» EXERCISE TASKS:
**A.** In the post on financial planners and collars, how far below the current S&P level could a strike be set for a client with a Beta of .50 who wants to lose no more than 15%?
**B.** Repeat the passage of the collars post between "Likewise, only half" and "the desired hedge.", inclusive, swapping "Theta" for "time decay".

Tag Archives | financial planners

More on Financial Planners and Collars

Mark,

Great blog. As an advisor in a similar position to AH, I find this
blog extremely helpful when it comes to developing various options
platforms. This post was especially helpful as collars are the main
risk management strategy we hope to utilize.

Your answers have pretty
much confirmed my original ideas; however, I have the following
questions:

1. We have diversified portfolios that blend passive ETFs and different
active managers. As such, I was thinking that portfolio Betas
(relative to the S&P 500) should be used to determine strike prices
and the amount of options purchased/sold on the S&P index. For
instance, if a client has a Beta of .50 and wishes to lose no more than
15% a strike 30% below the current S&P level could be used before
the client would reach that 15% waterline.

Likewise, only half of the
portfolio would have to be used when determining how many S&P index
options to purchase. Ignoring the problems with Beta (I can't think of a
better way to hedge the portfolio), is that above assumption generally
correct?


2. Given the high cost of S&P index puts relative to calls and the
goal of collar (at least in our case) of downside protection, what is
the danger in buying puts 12 months out and rolling calls? The shorter
calls should allow to take greater advantage of positive Theta and
looking roughly at the math may turn out to cover the cost of the puts
(I realize there is no way to calculate this), while the longer dated
put would provide the desired hedge.

3. Does is make sense to actively manage the collar or just let the
strategy run its course? While there certainly are situations when one
might be more beneficial, is there a broad explanation? I was thinking
of selling the put if it is in the money and using the proceeds to by an
at the money put or rolling up calls on the upside.

4. Similar to the question above, does it make more sense to close the
position prior to expiration or let the options become exercised, if
possible.
Given the length of the questions, I understand if you can't get to
this. Regardless, thanks again for the very insightful blog and I look
forward to learning more from you in the future.

» SOURCE DATA:

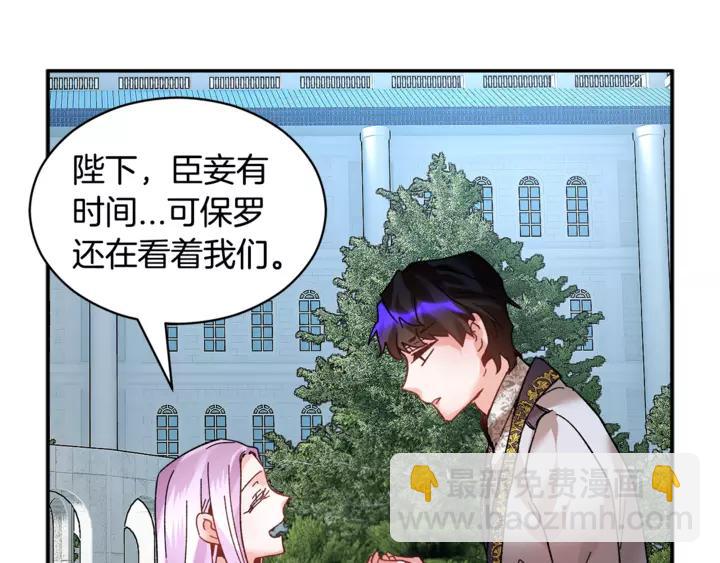 第16话 感兴趣？！43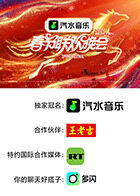 2026湖南卫视芒果TV春节联欢晚会 同类型推荐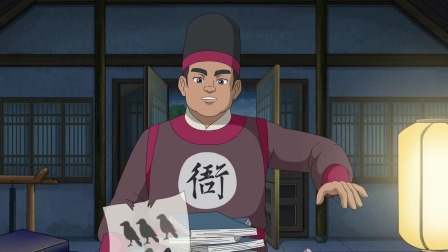 一代名士史浩 8集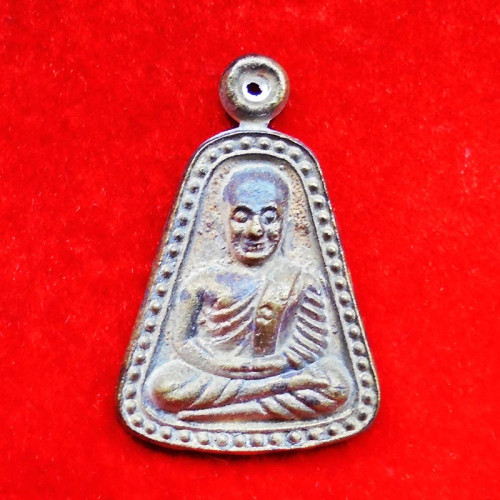 เลข 656 หลวงพ่อเงินบางคลาน พิมพ์จอบใหญ่ กองทุน ๕๓ เนื้อทองเหลืองหล่อดินไทย กรรมการ ปี 2553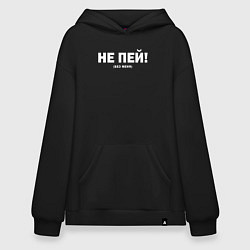 Толстовка-худи оверсайз Не пей без меня, цвет: черный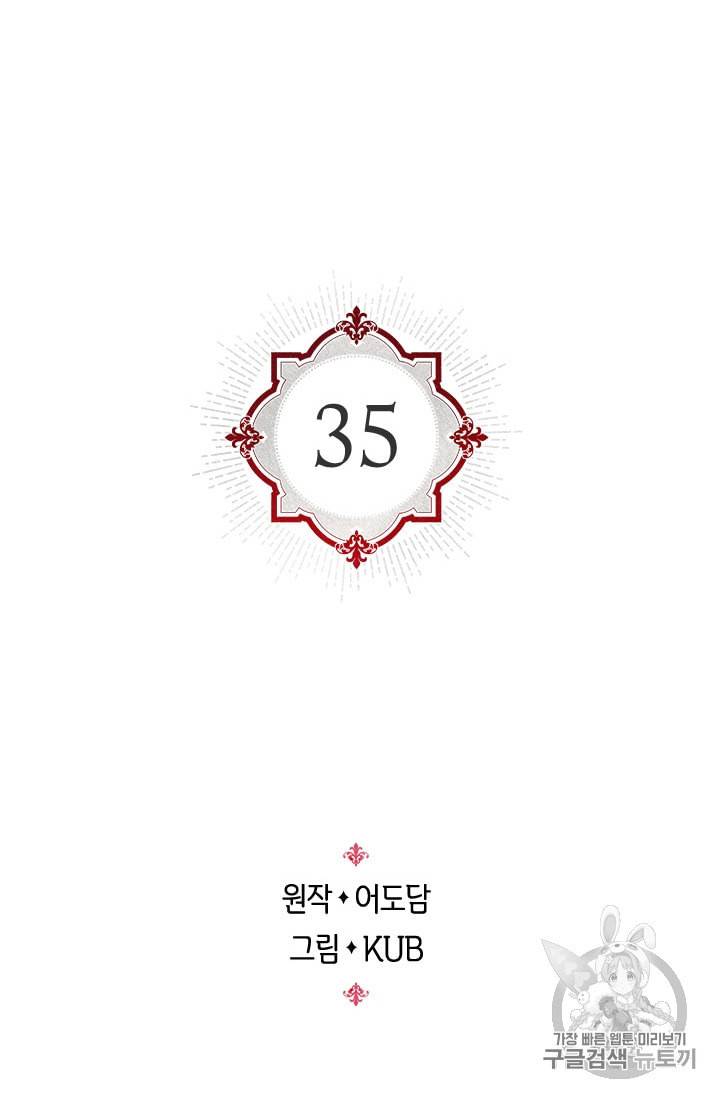 레디메이드퀸 35화 2
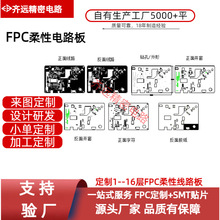 耐高溫彎折柔性雙面FPC電路板醫美汽車電子柔性軟排線打樣批量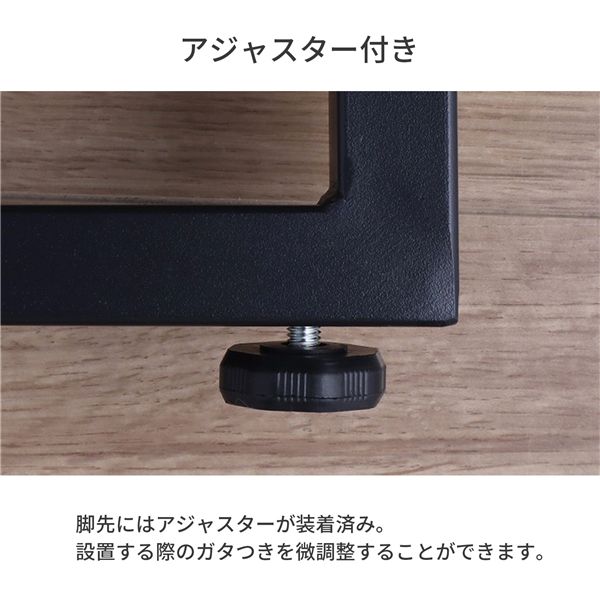 〔脚のみ〕 カウンターテーブル用 テーブル脚CN型2本セット ブラック 【北海道・沖縄・離島配送不可】_3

» RESULTS FOR EACH TASK:
**A.** 30% below the current S&P level.

**B.**
Likewise, only half of the
portfolio would have to be used when determining how many S&P index
options to purchase. Ignoring the problems with Beta (I can't think of a
better way to hedge the portfolio), is that above assumption generally
correct?


2. Given the high cost of S&P index puts relative to calls and the
goal of collar (at least in our case) of downside protection, what is
the danger in buying puts 12 months out and rolling calls? The shorter
calls should allow to take greater advantage of positive time decay and
looking roughly at the math may turn out to cover the cost of the puts
(I realize there is no way to calculate this), while the longer dated
put would provide the desired hedge.